-- start MATERIAL FOR THE TASK --

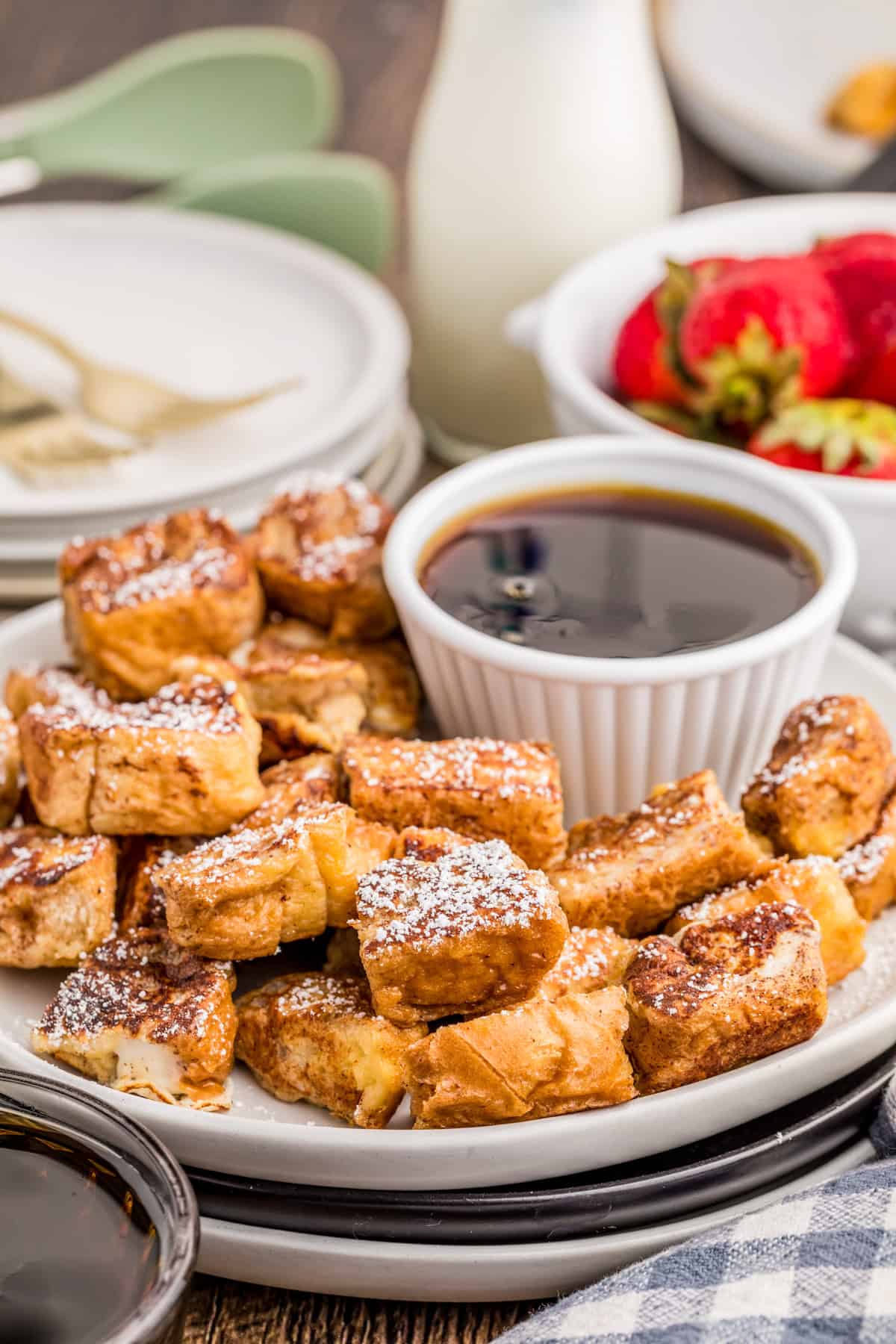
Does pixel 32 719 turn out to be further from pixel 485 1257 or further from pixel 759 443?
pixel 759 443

-- end MATERIAL FOR THE TASK --
-- start MATERIAL FOR THE TASK --

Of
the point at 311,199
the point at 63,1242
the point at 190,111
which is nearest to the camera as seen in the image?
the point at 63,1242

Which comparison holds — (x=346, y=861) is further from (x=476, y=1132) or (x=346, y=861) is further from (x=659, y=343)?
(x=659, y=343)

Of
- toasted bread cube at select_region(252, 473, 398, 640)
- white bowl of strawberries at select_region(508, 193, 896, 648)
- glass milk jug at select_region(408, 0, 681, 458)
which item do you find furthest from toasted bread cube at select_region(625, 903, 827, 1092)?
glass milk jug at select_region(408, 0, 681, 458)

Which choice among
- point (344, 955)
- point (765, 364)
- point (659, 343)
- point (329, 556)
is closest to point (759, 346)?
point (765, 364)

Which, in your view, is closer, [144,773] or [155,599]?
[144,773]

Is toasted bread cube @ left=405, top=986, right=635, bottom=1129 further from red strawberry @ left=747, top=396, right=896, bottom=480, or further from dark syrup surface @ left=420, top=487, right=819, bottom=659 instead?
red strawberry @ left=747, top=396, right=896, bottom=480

-- end MATERIAL FOR THE TASK --
-- start MATERIAL FOR THE TASK --

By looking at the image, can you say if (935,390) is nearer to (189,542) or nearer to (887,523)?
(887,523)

-- end MATERIAL FOR THE TASK --

_OBJECTIVE_
How many lines in the records above contain the string "right"? Reply with the number only.

_REPLY TO THE TASK_
2